**EXERCISE INPUTS**
^^^^^^^^^^^^^^^^

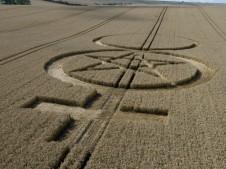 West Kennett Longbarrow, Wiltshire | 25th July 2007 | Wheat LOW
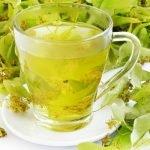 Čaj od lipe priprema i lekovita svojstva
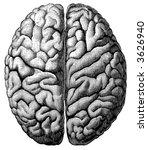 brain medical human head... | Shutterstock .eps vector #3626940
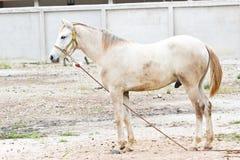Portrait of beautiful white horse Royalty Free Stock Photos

^^^^^^^^^^^^^^^^

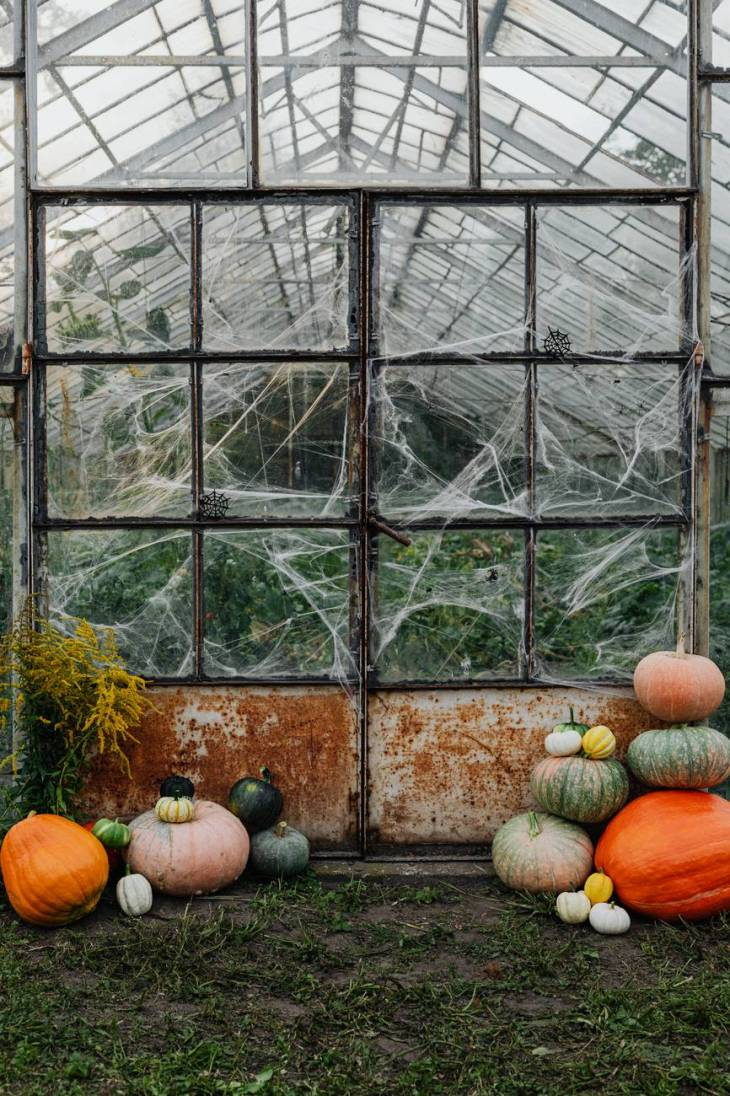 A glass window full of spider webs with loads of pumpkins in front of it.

^^^^^^^^^^^^^^^^

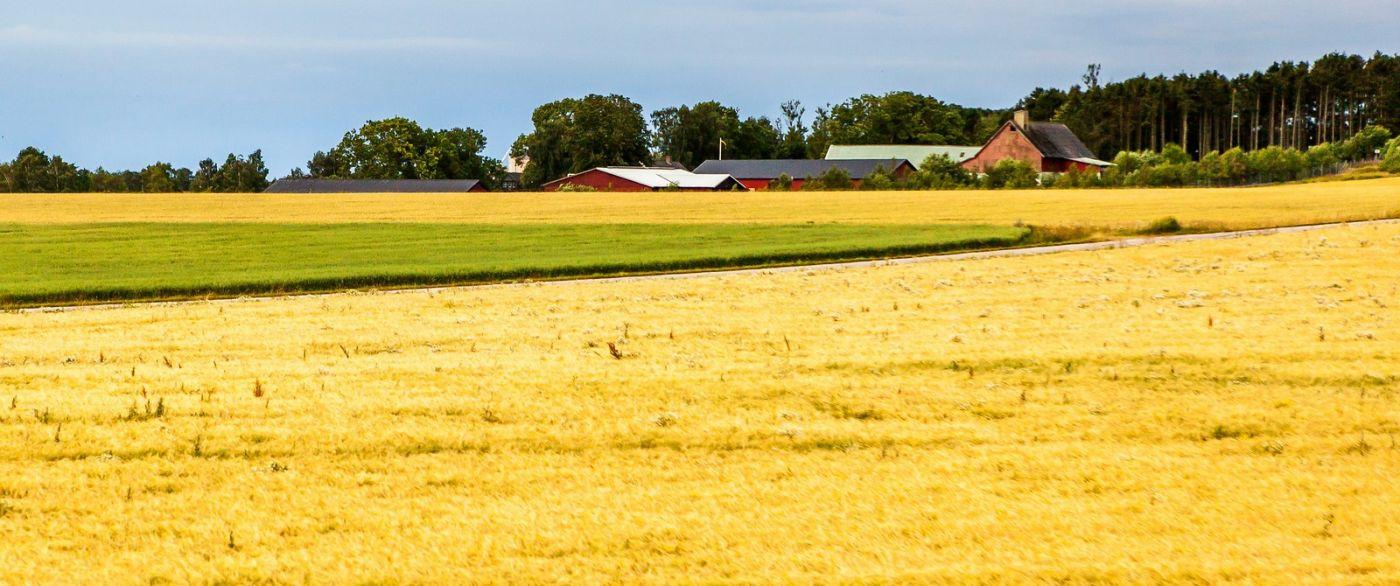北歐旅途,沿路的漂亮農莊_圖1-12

^^^^^^^^^^^^^^^^

**ACTIVITY**
Copy everything above from the line holding "West Kennett Longbarrow, Wiltshire" down to the line holding "Portrait of beautiful", both ends included, exactly as it stands and without the pictures.

**ANSWER SPACE**
 West Kennett Longbarrow, Wiltshire | 25th July 2007 | Wheat LOW
 Čaj od lipe priprema i lekovita svojstva
 brain medical human head... | Shutterstock .eps vector #3626940
Portrait of beautiful white horse Royalty Free Stock Photos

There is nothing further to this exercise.